REQUIREMENT: What you give back should match the entries below character for character.

Saved data entries
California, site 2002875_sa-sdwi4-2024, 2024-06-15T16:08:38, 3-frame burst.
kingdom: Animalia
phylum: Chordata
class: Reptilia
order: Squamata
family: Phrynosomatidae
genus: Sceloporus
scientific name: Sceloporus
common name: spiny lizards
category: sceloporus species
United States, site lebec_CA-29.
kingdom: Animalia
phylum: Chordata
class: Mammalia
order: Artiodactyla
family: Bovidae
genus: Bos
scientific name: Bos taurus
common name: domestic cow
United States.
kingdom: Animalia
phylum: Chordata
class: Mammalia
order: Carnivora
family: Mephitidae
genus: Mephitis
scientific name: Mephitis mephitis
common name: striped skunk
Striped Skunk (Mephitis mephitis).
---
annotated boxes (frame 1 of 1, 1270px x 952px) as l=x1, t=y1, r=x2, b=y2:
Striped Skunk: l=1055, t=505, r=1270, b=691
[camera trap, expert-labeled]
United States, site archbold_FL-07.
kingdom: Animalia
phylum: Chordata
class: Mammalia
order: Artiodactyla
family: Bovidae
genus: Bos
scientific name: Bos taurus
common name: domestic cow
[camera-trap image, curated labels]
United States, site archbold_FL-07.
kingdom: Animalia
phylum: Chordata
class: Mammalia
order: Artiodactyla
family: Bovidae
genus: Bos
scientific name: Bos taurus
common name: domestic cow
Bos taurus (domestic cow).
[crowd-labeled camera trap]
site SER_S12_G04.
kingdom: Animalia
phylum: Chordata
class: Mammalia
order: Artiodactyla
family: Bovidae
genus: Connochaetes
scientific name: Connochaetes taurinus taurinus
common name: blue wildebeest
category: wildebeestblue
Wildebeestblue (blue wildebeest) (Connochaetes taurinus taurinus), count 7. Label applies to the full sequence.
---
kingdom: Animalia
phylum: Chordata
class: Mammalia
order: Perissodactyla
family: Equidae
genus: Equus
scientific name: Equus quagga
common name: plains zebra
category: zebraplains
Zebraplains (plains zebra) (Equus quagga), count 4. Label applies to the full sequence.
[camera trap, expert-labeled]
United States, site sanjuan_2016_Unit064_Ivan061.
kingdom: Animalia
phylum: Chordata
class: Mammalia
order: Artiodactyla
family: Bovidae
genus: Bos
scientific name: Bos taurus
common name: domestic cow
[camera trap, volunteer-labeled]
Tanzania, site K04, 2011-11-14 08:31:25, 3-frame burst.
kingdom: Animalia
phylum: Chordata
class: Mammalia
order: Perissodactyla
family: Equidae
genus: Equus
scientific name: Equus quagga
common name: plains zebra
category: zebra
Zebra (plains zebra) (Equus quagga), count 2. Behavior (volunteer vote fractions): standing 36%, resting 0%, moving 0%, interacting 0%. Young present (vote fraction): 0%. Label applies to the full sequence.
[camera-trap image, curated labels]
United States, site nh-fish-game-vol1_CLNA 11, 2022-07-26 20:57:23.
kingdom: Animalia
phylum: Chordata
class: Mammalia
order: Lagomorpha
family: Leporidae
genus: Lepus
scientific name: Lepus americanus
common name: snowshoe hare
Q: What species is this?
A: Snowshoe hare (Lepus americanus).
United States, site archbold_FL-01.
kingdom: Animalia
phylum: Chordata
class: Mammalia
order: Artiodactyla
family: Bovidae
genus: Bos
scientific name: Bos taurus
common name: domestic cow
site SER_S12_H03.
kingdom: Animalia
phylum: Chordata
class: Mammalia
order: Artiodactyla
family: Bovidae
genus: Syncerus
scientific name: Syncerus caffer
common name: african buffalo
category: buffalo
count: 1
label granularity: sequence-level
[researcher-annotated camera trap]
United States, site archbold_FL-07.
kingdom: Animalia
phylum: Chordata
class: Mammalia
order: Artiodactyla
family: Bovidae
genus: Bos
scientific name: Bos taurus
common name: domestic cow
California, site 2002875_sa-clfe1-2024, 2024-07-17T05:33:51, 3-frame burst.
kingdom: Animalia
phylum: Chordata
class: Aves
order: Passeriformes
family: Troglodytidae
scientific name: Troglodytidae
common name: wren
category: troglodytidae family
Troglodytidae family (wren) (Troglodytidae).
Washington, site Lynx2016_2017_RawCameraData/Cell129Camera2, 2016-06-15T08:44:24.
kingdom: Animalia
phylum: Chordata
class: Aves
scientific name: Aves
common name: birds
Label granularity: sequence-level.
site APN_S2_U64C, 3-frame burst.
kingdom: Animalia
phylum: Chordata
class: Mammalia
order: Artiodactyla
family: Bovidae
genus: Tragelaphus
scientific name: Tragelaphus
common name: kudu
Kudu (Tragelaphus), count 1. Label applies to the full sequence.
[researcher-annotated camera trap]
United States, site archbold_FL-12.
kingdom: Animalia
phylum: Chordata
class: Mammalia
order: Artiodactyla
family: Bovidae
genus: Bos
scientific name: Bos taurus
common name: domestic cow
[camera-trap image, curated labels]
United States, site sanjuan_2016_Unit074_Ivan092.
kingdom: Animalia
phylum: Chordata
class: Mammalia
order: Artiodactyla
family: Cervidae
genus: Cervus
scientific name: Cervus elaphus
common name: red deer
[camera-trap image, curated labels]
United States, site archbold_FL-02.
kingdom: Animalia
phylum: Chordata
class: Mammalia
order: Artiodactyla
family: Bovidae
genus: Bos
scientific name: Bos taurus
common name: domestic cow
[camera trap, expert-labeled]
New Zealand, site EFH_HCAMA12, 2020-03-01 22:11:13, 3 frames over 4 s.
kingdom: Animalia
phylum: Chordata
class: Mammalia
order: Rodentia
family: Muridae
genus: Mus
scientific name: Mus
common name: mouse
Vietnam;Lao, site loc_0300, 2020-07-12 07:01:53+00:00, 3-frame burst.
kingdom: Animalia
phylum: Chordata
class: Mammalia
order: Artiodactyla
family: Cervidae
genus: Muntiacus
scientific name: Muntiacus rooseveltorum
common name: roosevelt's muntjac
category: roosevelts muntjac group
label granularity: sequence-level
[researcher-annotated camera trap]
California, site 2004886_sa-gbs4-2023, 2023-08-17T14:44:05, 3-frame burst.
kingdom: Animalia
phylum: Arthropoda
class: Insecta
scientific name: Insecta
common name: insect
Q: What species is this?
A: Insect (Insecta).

SOLUTION TO THE PROBLEM:
California, site 2002875_sa-sdwi4-2024, 2024-06-15T16:08:38, 3-frame burst.
kingdom: Animalia
phylum: Chordata
class: Reptilia
order: Squamata
family: Phrynosomatidae
genus: Sceloporus
scientific name: Sceloporus
common name: spiny lizards
category: sceloporus species
United States, site lebec_CA-29.
kingdom: Animalia
phylum: Chordata
class: Mammalia
order: Artiodactyla
family: Bovidae
genus: Bos
scientific name: Bos taurus
common name: domestic cow
United States.
kingdom: Animalia
phylum: Chordata
class: Mammalia
order: Carnivora
family: Mephitidae
genus: Mephitis
scientific name: Mephitis mephitis
common name: striped skunk
Striped Skunk (Mephitis mephitis).
---
annotated boxes (frame 1 of 1, 1270px x 952px) as l=x1, t=y1, r=x2, b=y2:
Striped Skunk: l=1055, t=505, r=1270, b=691
[camera trap, expert-labeled]
United States, site archbold_FL-07.
kingdom: Animalia
phylum: Chordata
class: Mammalia
order: Artiodactyla
family: Bovidae
genus: Bos
scientific name: Bos taurus
common name: domestic cow
[camera-trap image, curated labels]
United States, site archbold_FL-07.
kingdom: Animalia
phylum: Chordata
class: Mammalia
order: Artiodactyla
family: Bovidae
genus: Bos
scientific name: Bos taurus
common name: domestic cow
Bos taurus (domestic cow).
[crowd-labeled camera trap]
site SER_S12_G04.
kingdom: Animalia
phylum: Chordata
class: Mammalia
order: Artiodactyla
family: Bovidae
genus: Connochaetes
scientific name: Connochaetes taurinus taurinus
common name: blue wildebeest
category: wildebeestblue
Wildebeestblue (blue wildebeest) (Connochaetes taurinus taurinus), count 7. Label applies to the full sequence.
---
kingdom: Animalia
phylum: Chordata
class: Mammalia
order: Perissodactyla
family: Equidae
genus: Equus
scientific name: Equus quagga
common name: plains zebra
category: zebraplains
Zebraplains (plains zebra) (Equus quagga), count 4. Label applies to the full sequence.
[camera trap, expert-labeled]
United States, site sanjuan_2016_Unit064_Ivan061.
kingdom: Animalia
phylum: Chordata
class: Mammalia
order: Artiodactyla
family: Bovidae
genus: Bos
scientific name: Bos taurus
common name: domestic cow
[camera trap, volunteer-labeled]
Tanzania, site K04, 2011-11-14 08:31:25, 3-frame burst.
kingdom: Animalia
phylum: Chordata
class: Mammalia
order: Perissodactyla
family: Equidae
genus: Equus
scientific name: Equus quagga
common name: plains zebra
category: zebra
Zebra (plains zebra) (Equus quagga), count 2. Behavior (volunteer vote fractions): standing 36%, resting 0%, moving 0%, interacting 0%. Young present (vote fraction): 0%. Label applies to the full sequence.
[camera-trap image, curated labels]
United States, site nh-fish-game-vol1_CLNA 11, 2022-07-26 20:57:23.
kingdom: Animalia
phylum: Chordata
class: Mammalia
order: Lagomorpha
family: Leporidae
genus: Lepus
scientific name: Lepus americanus
common name: snowshoe hare
Q: What species is this?
A: Snowshoe hare (Lepus americanus).
United States, site archbold_FL-01.
kingdom: Animalia
phylum: Chordata
class: Mammalia
order: Artiodactyla
family: Bovidae
genus: Bos
scientific name: Bos taurus
common name: domestic cow
site SER_S12_H03.
kingdom: Animalia
phylum: Chordata
class: Mammalia
order: Artiodactyla
family: Bovidae
genus: Syncerus
scientific name: Syncerus caffer
common name: african buffalo
category: buffalo
count: 1
label granularity: sequence-level
[researcher-annotated camera trap]
United States, site archbold_FL-07.
kingdom: Animalia
phylum: Chordata
class: Mammalia
order: Artiodactyla
family: Bovidae
genus: Bos
scientific name: Bos taurus
common name: domestic cow
California, site 2002875_sa-clfe1-2024, 2024-07-17T05:33:51, 3-frame burst.
kingdom: Animalia
phylum: Chordata
class: Aves
order: Passeriformes
family: Troglodytidae
scientific name: Troglodytidae
common name: wren
category: troglodytidae family
Troglodytidae family (wren) (Troglodytidae).
Washington, site Lynx2016_2017_RawCameraData/Cell129Camera2, 2016-06-15T08:44:24.
kingdom: Animalia
phylum: Chordata
class: Aves
scientific name: Aves
common name: birds
Label granularity: sequence-level.
site APN_S2_U64C, 3-frame burst.
kingdom: Animalia
phylum: Chordata
class: Mammalia
order: Artiodactyla
family: Bovidae
genus: Tragelaphus
scientific name: Tragelaphus
common name: kudu
Kudu (Tragelaphus), count 1. Label applies to the full sequence.
[researcher-annotated camera trap]
United States, site archbold_FL-12.
kingdom: Animalia
phylum: Chordata
class: Mammalia
order: Artiodactyla
family: Bovidae
genus: Bos
scientific name: Bos taurus
common name: domestic cow
[camera-trap image, curated labels]
United States, site sanjuan_2016_Unit074_Ivan092.
kingdom: Animalia
phylum: Chordata
class: Mammalia
order: Artiodactyla
family: Cervidae
genus: Cervus
scientific name: Cervus elaphus
common name: red deer
[camera-trap image, curated labels]
United States, site archbold_FL-02.
kingdom: Animalia
phylum: Chordata
class: Mammalia
order: Artiodactyla
family: Bovidae
genus: Bos
scientific name: Bos taurus
common name: domestic cow
[camera trap, expert-labeled]
New Zealand, site EFH_HCAMA12, 2020-03-01 22:11:13, 3 frames over 4 s.
kingdom: Animalia
phylum: Chordata
class: Mammalia
order: Rodentia
family: Muridae
genus: Mus
scientific name: Mus
common name: mouse
Vietnam;Lao, site loc_0300, 2020-07-12 07:01:53+00:00, 3-frame burst.
kingdom: Animalia
phylum: Chordata
class: Mammalia
order: Artiodactyla
family: Cervidae
genus: Muntiacus
scientific name: Muntiacus rooseveltorum
common name: roosevelt's muntjac
category: roosevelts muntjac group
label granularity: sequence-level
[researcher-annotated camera trap]
California, site 2004886_sa-gbs4-2023, 2023-08-17T14:44:05, 3-frame burst.
kingdom: Animalia
phylum: Arthropoda
class: Insecta
scientific name: Insecta
common name: insect
Q: What species is this?
A: Insect (Insecta).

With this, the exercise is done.